Spatial relationship records:
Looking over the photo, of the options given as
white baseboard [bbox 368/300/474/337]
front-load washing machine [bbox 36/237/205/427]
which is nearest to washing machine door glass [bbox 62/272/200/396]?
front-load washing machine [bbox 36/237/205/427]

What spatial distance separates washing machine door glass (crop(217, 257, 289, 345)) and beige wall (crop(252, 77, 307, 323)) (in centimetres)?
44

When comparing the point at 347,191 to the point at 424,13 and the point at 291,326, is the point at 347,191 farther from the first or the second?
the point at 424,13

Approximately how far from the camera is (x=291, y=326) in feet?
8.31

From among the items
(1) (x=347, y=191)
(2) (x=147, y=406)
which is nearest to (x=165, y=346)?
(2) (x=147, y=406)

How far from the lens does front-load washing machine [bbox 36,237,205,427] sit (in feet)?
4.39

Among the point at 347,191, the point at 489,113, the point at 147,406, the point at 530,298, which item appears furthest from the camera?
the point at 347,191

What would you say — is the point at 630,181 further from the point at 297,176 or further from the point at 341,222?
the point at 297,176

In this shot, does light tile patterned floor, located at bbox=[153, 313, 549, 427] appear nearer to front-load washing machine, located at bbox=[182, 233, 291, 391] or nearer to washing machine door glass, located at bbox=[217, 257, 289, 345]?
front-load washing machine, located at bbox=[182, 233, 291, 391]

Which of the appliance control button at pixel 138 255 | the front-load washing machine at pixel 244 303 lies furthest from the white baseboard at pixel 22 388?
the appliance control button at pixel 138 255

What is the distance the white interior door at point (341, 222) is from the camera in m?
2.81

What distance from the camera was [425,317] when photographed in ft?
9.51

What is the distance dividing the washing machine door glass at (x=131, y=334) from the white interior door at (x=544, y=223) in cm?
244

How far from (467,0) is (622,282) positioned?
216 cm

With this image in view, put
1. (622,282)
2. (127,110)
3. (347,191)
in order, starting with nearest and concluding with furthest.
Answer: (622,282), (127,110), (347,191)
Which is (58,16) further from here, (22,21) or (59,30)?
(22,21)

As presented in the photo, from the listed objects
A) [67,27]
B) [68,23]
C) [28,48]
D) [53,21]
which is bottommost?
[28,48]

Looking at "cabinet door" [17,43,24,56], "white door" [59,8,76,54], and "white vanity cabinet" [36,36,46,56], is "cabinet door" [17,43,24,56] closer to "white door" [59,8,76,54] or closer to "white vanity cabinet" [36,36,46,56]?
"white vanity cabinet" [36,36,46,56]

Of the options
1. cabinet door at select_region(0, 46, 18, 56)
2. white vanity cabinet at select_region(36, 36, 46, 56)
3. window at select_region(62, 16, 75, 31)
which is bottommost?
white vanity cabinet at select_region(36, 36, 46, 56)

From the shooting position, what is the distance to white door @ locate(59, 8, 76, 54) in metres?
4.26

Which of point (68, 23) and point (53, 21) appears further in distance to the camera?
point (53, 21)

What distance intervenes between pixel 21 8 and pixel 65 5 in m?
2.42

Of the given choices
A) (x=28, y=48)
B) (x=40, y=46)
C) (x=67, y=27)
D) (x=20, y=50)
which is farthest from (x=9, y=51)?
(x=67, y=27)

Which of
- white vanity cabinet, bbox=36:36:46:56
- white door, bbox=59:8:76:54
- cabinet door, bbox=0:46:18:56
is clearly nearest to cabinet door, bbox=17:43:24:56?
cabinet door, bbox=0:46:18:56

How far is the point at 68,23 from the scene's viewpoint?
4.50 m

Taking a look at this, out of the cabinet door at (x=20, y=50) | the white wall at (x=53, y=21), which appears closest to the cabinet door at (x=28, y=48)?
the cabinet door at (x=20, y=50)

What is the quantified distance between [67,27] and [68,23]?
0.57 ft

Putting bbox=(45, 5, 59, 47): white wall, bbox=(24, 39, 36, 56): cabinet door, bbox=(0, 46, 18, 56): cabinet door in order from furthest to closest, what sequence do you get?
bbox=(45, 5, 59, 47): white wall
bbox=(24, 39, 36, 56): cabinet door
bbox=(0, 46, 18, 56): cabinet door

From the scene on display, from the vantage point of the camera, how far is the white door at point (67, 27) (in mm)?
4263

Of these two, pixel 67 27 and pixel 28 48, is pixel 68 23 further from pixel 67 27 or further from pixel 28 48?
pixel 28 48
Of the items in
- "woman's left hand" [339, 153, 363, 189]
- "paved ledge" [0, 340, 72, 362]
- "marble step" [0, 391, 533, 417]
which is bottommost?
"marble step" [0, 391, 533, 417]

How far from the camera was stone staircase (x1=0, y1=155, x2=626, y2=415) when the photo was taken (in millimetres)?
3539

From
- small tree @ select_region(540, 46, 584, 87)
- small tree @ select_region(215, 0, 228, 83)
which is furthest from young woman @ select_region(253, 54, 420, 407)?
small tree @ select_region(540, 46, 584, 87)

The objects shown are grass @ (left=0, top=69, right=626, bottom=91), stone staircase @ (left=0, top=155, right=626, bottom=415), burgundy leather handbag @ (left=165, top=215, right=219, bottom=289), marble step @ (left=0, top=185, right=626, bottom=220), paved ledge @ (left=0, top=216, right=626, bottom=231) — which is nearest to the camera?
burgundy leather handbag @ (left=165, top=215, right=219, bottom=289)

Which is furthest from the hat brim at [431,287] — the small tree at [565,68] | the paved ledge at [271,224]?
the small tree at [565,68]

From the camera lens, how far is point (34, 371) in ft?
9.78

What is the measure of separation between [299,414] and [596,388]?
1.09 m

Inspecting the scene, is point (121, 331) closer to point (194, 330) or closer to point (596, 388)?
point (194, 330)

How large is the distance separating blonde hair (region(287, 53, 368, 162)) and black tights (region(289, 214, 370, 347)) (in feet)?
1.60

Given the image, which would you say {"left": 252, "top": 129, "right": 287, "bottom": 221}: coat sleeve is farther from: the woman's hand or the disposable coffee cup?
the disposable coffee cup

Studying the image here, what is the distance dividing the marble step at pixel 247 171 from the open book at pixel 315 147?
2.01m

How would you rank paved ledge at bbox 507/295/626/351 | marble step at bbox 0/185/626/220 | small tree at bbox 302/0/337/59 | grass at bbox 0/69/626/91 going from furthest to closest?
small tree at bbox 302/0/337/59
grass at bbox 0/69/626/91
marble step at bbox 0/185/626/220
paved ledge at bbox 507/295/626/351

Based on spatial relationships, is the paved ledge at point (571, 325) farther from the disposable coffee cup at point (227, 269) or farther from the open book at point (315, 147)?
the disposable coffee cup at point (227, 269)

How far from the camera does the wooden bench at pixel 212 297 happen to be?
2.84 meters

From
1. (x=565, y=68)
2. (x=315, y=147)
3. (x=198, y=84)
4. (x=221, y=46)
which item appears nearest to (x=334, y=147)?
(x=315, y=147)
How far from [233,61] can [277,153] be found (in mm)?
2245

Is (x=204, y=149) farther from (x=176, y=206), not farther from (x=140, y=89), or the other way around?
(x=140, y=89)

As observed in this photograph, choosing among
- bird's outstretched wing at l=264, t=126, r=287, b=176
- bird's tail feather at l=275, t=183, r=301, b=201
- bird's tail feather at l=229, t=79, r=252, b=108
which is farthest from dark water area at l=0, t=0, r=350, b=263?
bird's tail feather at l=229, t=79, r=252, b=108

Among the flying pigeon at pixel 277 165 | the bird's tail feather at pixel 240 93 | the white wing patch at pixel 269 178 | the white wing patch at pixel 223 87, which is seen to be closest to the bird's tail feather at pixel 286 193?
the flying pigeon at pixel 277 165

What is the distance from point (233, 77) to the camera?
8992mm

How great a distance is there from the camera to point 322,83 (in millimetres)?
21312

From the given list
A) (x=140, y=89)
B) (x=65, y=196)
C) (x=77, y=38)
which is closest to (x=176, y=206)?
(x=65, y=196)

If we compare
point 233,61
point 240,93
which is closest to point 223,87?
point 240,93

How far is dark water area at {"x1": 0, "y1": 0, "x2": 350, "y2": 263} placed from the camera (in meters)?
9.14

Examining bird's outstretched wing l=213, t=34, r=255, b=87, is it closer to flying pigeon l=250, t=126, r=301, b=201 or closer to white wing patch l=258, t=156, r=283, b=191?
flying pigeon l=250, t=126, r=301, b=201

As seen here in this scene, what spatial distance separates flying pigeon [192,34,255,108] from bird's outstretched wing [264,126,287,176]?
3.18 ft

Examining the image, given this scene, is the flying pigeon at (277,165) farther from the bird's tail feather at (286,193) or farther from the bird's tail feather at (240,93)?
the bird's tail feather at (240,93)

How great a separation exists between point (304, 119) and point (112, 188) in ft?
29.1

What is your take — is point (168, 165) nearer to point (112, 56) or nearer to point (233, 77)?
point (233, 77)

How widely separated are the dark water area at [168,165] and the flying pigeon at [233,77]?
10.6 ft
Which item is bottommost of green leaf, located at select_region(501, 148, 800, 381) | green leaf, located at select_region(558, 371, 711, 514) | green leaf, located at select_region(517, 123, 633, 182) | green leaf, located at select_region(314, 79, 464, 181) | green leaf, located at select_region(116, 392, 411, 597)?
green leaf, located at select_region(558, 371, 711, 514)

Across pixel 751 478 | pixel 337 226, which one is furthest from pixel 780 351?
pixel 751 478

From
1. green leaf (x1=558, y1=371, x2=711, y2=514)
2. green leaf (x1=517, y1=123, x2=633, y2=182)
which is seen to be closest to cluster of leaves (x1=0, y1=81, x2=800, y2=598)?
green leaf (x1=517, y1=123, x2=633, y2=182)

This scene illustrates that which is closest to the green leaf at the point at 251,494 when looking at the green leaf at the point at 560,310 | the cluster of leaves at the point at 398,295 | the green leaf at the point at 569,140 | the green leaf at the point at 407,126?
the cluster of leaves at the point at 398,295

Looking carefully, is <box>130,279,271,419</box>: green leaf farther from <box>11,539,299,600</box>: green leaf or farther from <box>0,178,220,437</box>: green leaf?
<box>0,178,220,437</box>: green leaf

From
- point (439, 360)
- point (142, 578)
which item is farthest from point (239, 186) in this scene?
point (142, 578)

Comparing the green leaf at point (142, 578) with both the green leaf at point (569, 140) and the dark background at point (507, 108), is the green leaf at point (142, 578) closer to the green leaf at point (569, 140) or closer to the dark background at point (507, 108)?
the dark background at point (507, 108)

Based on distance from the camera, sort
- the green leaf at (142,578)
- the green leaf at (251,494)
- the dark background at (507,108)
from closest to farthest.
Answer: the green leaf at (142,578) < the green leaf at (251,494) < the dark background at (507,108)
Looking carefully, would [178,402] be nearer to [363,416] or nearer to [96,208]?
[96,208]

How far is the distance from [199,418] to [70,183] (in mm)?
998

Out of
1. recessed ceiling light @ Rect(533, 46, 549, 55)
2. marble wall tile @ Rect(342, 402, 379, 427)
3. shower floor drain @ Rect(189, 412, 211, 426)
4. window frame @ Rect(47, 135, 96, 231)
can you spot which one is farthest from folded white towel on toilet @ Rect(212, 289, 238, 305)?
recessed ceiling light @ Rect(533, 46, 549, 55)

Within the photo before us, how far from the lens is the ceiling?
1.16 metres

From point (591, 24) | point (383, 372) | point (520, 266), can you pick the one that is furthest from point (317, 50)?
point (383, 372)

▶ **Work to do**: From the line containing "Based on distance from the camera, sort" through the closing line of the material above, return every line exactly and omit all others.

▶ **Task response**:
Based on distance from the camera, sort
- the green leaf at (142,578)
- the green leaf at (251,494)
- the dark background at (507,108)
from closest to farthest.
Answer: the green leaf at (142,578) < the green leaf at (251,494) < the dark background at (507,108)
Looking carefully, would [178,402] be nearer to [363,416] or nearer to [96,208]?
[96,208]

How far is the distance from [199,418] to [70,183] (in mm)?
998

Out of
1. recessed ceiling light @ Rect(533, 46, 549, 55)
2. marble wall tile @ Rect(342, 402, 379, 427)
3. shower floor drain @ Rect(189, 412, 211, 426)
4. window frame @ Rect(47, 135, 96, 231)
can you spot which one is farthest from folded white towel on toilet @ Rect(212, 289, 238, 305)?
recessed ceiling light @ Rect(533, 46, 549, 55)

Within the photo before us, how far from the lens is the ceiling?
1.16 metres

From point (591, 24) | point (383, 372) | point (520, 266), can you pick the one that is furthest from point (317, 50)?
point (383, 372)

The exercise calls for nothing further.